Je prendrai pour exemple les affaires économiques.
La France s’est reconstruite, modernisée, développée depuis la fin de la deuxième guerre mondiale comme elle ne l’avait jamais fait auparavant ; elle a connu une amélioration constante et régulière du niveau de vie ; les anticipations des Français étaient sans cesse tournées vers le mieux et vers le plus.
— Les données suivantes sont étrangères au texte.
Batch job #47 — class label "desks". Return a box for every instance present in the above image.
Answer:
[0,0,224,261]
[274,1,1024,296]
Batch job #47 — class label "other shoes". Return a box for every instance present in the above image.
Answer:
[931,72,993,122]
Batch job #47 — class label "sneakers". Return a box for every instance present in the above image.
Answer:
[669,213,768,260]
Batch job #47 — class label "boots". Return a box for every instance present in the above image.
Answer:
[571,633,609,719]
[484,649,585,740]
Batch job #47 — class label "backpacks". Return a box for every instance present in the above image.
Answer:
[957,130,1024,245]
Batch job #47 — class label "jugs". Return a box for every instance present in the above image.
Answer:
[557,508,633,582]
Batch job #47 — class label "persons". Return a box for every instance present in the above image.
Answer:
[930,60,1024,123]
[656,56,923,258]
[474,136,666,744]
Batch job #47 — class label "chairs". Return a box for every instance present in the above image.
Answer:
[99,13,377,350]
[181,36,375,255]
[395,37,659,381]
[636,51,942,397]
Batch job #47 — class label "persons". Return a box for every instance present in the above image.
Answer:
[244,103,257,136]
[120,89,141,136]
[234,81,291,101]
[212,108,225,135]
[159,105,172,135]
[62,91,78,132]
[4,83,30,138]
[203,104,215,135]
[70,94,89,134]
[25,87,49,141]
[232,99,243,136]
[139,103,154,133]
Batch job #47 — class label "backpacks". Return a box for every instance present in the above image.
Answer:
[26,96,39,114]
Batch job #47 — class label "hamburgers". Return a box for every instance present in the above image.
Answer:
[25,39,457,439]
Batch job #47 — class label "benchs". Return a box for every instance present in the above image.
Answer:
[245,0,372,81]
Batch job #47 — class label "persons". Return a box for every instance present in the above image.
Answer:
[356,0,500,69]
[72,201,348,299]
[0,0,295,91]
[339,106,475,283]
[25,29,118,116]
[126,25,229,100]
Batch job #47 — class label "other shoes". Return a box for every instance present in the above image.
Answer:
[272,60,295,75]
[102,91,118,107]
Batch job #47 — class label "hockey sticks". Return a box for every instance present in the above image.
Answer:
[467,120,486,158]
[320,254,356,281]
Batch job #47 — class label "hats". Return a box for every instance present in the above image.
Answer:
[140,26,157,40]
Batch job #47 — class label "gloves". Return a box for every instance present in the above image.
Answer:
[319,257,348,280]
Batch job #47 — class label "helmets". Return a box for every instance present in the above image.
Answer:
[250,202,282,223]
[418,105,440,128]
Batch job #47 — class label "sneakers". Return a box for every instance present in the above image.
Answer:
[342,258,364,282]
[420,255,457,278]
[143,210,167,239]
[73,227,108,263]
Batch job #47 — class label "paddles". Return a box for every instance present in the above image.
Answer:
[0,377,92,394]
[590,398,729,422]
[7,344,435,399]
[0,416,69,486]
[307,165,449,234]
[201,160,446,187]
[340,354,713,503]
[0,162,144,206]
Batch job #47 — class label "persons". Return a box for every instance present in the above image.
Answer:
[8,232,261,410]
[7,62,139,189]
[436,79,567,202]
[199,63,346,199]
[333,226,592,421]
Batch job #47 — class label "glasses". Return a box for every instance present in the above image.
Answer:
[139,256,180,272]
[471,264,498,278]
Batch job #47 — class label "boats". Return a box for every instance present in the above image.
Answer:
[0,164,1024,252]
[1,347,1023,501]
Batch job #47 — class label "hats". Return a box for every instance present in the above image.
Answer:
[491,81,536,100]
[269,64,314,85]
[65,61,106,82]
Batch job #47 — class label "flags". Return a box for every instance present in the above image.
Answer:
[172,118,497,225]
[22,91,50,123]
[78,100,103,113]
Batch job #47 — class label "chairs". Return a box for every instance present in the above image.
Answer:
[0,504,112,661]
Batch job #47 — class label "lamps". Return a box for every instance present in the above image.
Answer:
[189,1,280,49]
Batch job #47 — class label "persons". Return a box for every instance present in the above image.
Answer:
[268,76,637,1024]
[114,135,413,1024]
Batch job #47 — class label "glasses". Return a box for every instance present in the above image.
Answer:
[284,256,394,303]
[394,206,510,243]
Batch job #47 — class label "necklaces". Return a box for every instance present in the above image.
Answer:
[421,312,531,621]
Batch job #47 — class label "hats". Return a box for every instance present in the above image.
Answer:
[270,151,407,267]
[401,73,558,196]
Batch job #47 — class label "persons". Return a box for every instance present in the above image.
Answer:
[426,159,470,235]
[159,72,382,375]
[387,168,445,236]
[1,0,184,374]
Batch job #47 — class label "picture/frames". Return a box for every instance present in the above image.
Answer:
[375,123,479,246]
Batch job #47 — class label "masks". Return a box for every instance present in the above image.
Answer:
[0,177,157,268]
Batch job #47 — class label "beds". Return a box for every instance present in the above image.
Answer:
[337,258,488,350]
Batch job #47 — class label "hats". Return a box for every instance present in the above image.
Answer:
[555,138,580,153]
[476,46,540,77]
Il était normal que, dans un tel climat psychologique, les Français n’aient pas immédiatement compris, dans un premier temps, la nécessité des efforts qui leur ont été demandés pour faire face au retournement complet de situation qui a suivi le premier choc pétrolier de 1973-1974. Mais lorsqu’on observe avec un certain recul l’évolution des faits et des esprits, on constate que les Français sont, contrairement à l’idée que certains cherchent à accréditer, lucides et courageux ; leurs efforts tenaces depuis plusieurs années leur permettent aujourd’hui de commencer à réduire leur dépendance énergétique, d’affronter la compétition internationale avec des entreprises rénovées, et de garantir la force et la stabilité de leur monnaie.
Dans le contexte social et économique d’aujourd’hui, les vertus essentielles sont l’initiative et la responsabilité ; les réformes progressives qui s’introduisent dans l’État, dans l’administration, dans les entreprises, dans les relations sociales, doivent toutes aller dans le même sens pour que le pays soit en mesure de sauvegarder l’acquis, de faire face à toutes les éventualités et de maîtriser l’avenir.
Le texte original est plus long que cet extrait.